### [List of tasks]
(a) Name every piece of software that the forum thread on Apache DNS lookups mentions by name.
(b) Write the next part of the forum thread on Apache DNS lookups, starting after its final post.

I understand the reverse of the ip, when I said I am getting a totally different one, I mean completely different, not even in the same netblock.


----------



## dpalme (Dec 23, 2009)

This makes absolutely no sense at all.


----------



## DutchDaemon (Dec 23, 2009)

Do you have other services running, like a mailserver? There are a lot of processes querying PTR records, so you may be seeing those. If Apache sees IP addresses and they don't show up in tcpdump on port 53, Apache is not querying PTR records, for whatever reason.


----------



## dpalme (Dec 23, 2009)

Yes I have other processes running, so I assume it is possible that apache is not querying at all.

Any idea where to start to figure that out?

What I did find interesting was the reference to twitter.com that is coming from the webpage....there is a twitter link on the main page.....so when it is loading it apparently is querying that, but it never queries for the person querying the page or so it seems.


----------



## DutchDaemon (Dec 23, 2009)

If you're using e.g. a recent version of Firefox: it will prefetch the DNS record for any link it encounters on a web page.

Is your httpd-default.conf actually "Include"d from httpd.conf?

### [Information provided]
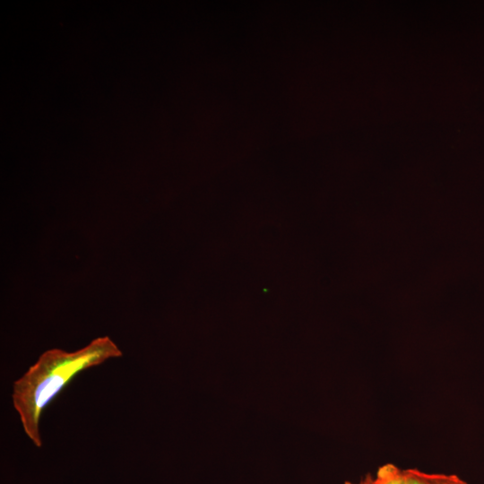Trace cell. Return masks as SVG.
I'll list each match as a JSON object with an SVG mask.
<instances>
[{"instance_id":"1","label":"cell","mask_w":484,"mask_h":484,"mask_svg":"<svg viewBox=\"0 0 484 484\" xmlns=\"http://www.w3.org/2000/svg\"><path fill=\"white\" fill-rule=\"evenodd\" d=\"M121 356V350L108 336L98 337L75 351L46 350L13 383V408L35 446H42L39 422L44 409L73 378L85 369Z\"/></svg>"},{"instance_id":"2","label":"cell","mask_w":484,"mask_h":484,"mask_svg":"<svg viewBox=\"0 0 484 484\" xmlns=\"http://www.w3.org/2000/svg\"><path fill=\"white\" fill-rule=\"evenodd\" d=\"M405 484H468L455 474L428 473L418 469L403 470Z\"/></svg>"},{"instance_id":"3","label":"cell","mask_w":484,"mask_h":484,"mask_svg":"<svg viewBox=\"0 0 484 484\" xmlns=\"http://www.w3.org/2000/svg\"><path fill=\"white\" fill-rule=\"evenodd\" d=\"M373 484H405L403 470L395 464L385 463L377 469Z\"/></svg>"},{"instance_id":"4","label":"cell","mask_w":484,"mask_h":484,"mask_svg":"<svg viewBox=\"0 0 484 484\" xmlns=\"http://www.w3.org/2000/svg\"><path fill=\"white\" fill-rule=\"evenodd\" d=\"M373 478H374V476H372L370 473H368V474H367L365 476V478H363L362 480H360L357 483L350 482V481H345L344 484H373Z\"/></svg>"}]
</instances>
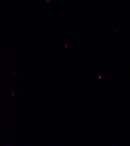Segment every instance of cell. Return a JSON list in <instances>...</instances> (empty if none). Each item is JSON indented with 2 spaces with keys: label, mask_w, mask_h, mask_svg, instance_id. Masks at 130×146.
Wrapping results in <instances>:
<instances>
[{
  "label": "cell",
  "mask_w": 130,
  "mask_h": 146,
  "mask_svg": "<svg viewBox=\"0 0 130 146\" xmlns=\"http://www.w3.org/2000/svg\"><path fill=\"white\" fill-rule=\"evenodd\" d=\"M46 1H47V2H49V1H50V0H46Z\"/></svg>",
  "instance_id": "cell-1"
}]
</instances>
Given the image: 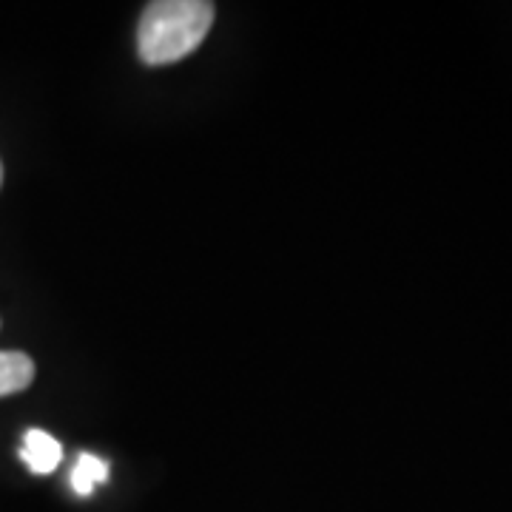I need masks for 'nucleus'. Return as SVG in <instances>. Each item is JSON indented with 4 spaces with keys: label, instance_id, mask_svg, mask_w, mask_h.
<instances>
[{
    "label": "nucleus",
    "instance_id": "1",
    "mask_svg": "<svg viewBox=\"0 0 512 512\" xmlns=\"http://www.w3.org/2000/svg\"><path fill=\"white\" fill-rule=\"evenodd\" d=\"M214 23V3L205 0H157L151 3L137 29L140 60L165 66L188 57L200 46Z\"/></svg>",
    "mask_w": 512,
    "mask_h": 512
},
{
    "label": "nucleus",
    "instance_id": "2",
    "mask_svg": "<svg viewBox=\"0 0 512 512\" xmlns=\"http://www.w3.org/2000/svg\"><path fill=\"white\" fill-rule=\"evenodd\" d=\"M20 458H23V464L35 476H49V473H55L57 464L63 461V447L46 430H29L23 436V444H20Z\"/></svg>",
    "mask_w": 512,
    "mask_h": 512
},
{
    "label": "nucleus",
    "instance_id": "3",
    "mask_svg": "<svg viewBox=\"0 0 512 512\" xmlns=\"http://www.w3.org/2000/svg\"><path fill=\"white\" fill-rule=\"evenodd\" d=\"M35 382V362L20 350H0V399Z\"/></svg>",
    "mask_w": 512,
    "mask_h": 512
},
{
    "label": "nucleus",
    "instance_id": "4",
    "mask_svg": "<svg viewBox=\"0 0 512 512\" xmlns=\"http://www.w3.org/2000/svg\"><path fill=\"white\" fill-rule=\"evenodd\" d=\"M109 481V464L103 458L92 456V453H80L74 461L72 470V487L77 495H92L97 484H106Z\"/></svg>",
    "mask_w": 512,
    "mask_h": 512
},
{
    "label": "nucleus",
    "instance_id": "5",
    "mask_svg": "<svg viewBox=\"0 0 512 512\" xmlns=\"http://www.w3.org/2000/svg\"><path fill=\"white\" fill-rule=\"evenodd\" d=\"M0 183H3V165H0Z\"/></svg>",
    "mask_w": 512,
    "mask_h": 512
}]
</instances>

### [Responses by task]
(a) Apache, tcpdump, Firefox

(b)
`$ grep ^Include /usr/local/etc/apache22/httpd.conf`


----------



## dpalme (Dec 23, 2009)

I will double check it but I do believe it is.


----------



## dpalme (Dec 23, 2009)

Yes, it is included.

Ok, here is what I am going to do....I am going to completely restart the entire machine...see if that resolves whatever issue I may be having.


----------



## dpalme (Dec 23, 2009)

Ok now we seem to be seeing some things coming through that look better.....but I am too tired to continue tonight.  I will follow up on this tomorrow.

Thanks for the assistance....it was and is greatly appreciated.


----------



## dpalme (Dec 24, 2009)

well after a hard reboot, everything seems to now be working.  NO other changes were made so I have no idea what was going on..... oh well, chaulk it up to a gremlin apparently.

Thanks for the help......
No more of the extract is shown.